What is expected:
The full listing should be written out verbatim, and its images should be dropped.

Study material:

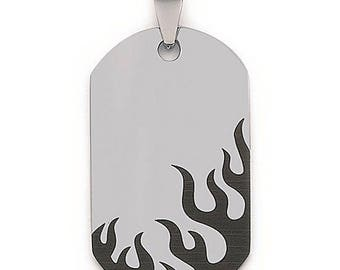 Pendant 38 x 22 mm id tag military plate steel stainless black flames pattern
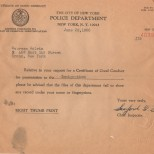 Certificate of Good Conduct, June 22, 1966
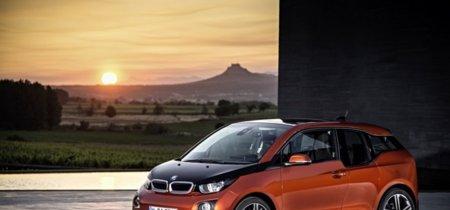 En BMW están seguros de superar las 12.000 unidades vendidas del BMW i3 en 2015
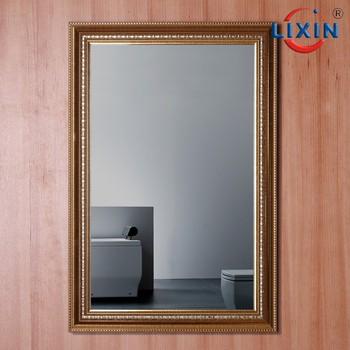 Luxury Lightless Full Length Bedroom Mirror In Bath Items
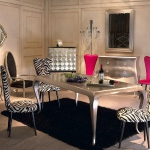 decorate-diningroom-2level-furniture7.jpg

Reply:
 Pendant 38 x 22 mm id tag military plate steel stainless black flames pattern
 Certificate of Good Conduct, June 22, 1966
 En BMW están seguros de superar las 12.000 unidades vendidas del BMW i3 en 2015
 Luxury Lightless Full Length Bedroom Mirror In Bath Items
 decorate-diningroom-2level-furniture7.jpg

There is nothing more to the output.